Ein allgemeines geologisches Gesetz besagt, dass ein Gebiet um so intensiver abgetragen wird, je weiter es emporsteigt. Da direkt anschließend an den zentralen Graben die Hebungsrate am größten ist, werden hier über Millionen von Jahren riesige Sedimentpakete abgetragen. Je näher ein Gebiet am Oberrheingraben liegt, desto mehr Schichten fehlen darüber und so treten heute in den Vogesen, dem Schwarzwald oder Odenwald Gesteine des variszischen Grundgebirges wie bspw. Gneise und Granite zutage. Je weiter ein Gebiet vom zentralen Grabenbereich dagegen entfernt ist, desto geringer ist seine Hebung und damit auch die Abtragung der oberen Schichten. So schließen sich an die Gesteine des variszischen Grundgebirges nach Osten hin Buntsandsteinlandschaften an, des Weiteren Muschelkalk-, Keuper- und Juragebiete. Letztere prägen die Landschaft der Schwäbischen und Fränkischen Alb (s. Abb.).

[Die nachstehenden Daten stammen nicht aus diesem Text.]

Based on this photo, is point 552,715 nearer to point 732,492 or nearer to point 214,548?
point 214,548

Da während des Tertiärs in Mitteleuropa zunächst ein wechselfeuchtes tropisches Klima herrscht, wird die Gestalt der Erdoberfläche in ganz besonderer Weise geformt. Die tausende Meter von Sedimenten des Buntsandsteins, Muschelkalks, Keupers und Juras zeigen mal härtere, mal weichere Ablagerungsschichten, was bedeutet, dass sie der Abtragung mal mehr, mal weniger Widerstand entgegensetzen können. Harte Schichten werden durch die Verwitterung herauspräpariert und bilden gemäß der Schichtung von Westen nach Osten abfallende Landoberflächen. Von einer Schichtfläche zur nächsten erfolgt eine Steilstufe, wie bei einer Treppe: ein Schichtstufenland ist entstanden. So fällt heute, ausgehend vom Schwarzwald/Odenwald, die Landschaft nach Osten hin leicht ab, um dann in einem Steilanstieg zum nächsten Niveau anzusteigen (s. Abb.). Besonders schön lassen sich die Schichtstufen des Jura zwischen Ulm und Stuttgart beobachten. Am bekanntesten ist hier die Steilstufe der obersten Juraschichten (weißer Jura, Malmkalk) im Bereich der Geislinger Steige.

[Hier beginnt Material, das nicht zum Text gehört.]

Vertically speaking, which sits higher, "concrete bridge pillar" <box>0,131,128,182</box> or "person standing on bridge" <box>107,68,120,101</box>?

Durch die starke Beanspruchung der Erdkruste während des Tertiärs kommt es schließlich dazu, dass in manchen Bereichen Basalt aus dem Erdinneren hoch steigt. Auf diese Art und Weise entstehen bspw. der Vogelsberg oder die Basaltkuppen der Rhön (s. Foto).

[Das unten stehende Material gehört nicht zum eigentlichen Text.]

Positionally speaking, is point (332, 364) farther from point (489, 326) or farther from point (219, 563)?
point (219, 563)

Meine geomantische Wahrnehmung der Buntsandsteinlandschaften um Fulda sind eng mit ihrer geologischen Entstehung verbunden. Mit den sehr jungen Sedimenten der Eiszeit (Beginn vor 2,6 Mio. Jahren) aus dem Raum München vertraut, ist das Erste, was ich erspüre das vergleichsweise hohe Alter der Gesteine. Die Landschaft fühlt sich etabliert an, gereift. Sie strahlt Stabilität aus. Besonders auffällig ist für mich der Buntsandstein: seine große Freude, heute an der Oberfläche zu sein, üppiges Grün zu tragen, dem Leben zu dienen. Angehäuft unter wüstenhaften Bedingungen, dann überlagert durch viele Hunderte Meter von Sedimenten, findet er sich heute zum ersten Mal seit seinem Bestehen unter feuchten Klimabedingungen an der Erdoberfläche. So grüßen die Buntsandsteinblöcke, die die Totenkirche bei Rothenkirchen aufbauen, schon von Weitem mit ihrer Lebensfreude und dem Stolz, ein solches Bauwerk darstellen zu dürfen. Es ist ein Bereitstellen von Lebensenergie für die Menschen, die Tiere, die Pflanzen, das Wasser. Die Landschaft wirkt einladend, lieblich, die Menschen willkommen heißend. Die über zweihundert Quellen der Rhön unterstreichen dies.
Über den sanften Hügeln der Landschaft finden sich zahlreiche bewaldete Basaltkuppen, die die Umgebung überragen und als Einstrahlpunkte fungieren, wie dies z.B. die Erhebung des Petersberges bei Fulda in besonderem Maße tut. Himmels- wie Erd-Chi werden über die Landschaft verteilt und tragen zu dem hohen Niveau der Lebensenergie bei. Davon zeugen auch die frühen Besiedlungsspuren des Raumes um Fulda, die bereits um 5000 v.Chr. nachweisbar sind.
Besonders auffallend für mich sind die teils stark eingeschnittenen Sohlentäler der Rhön, die mit ihren breiten, flachen, grünen Talböden ebenfalls die Landschaft prägen. Recherchen ergeben, dass die Entstehung dieser besonderen Talformen auf Schwankungen des Meeresspiegels während der Eiszeit (Beginn vor 2,6 Mio.Jahren) zurückzuführen sind.
So liegt während der letzten großen Vereisungsphase vor 115 000 bis 10 000 Jahren vor heute, der sog. Weichsel- bzw. Würmeiszeit, der Meeresspiegel rund 100m tiefer als heute, was zur Folge hat, dass sich die damaligen Flüsse tief in die Landschaft einschneiden. Als es wärmer wird, führt das weltweite Abtauen des Eises wieder zu einem Anstieg des Meeresspiegels. Das abfließende Wasser in den Tälern gerät ins Stocken und die Flüsse füllen mit ihren Sedimenten die ursprünglichen V-förmigen Täler auf bis schließlich breite, ebene Talsohlen entstehen. Es ist eine wechselvolle Geschichte – einmal wüstenhaft, dann eisig, einmal über dem Meeresspiegel, dann überflutet von Salzwasser – welche die Rhön prägt. Und was passiert heute? Nicht viel. So schneiden sich die Flüsse in den Boden ihres Sohlentales langsam ein und steile Talhänge zeigen leichte Rutschungserscheinungen. Für mich auffallend ist, dass es keine vegetationslosen Stellen in der Landschaft gibt, vielmehr ist die Farbe Grün überall gegenwärtig. Die beruhigende Wirkung dieser Farbe, die Sanftheit, Etabliertheit und die Lebenskraft der Rhön führen dazu, dass ich mich hier sehr wohl fühle. Es ist eine reiche Landschaft. Viele geologische, geschichtliche, kulturelle und geomantische Schätze gibt es hier zu entdecken. Und so fahre ich nach erlebnisreichen Tagen nach Hause, tief beeindruckt von der Kraft Gaias, die sich hier in einer ganz besonderen Form zeigt!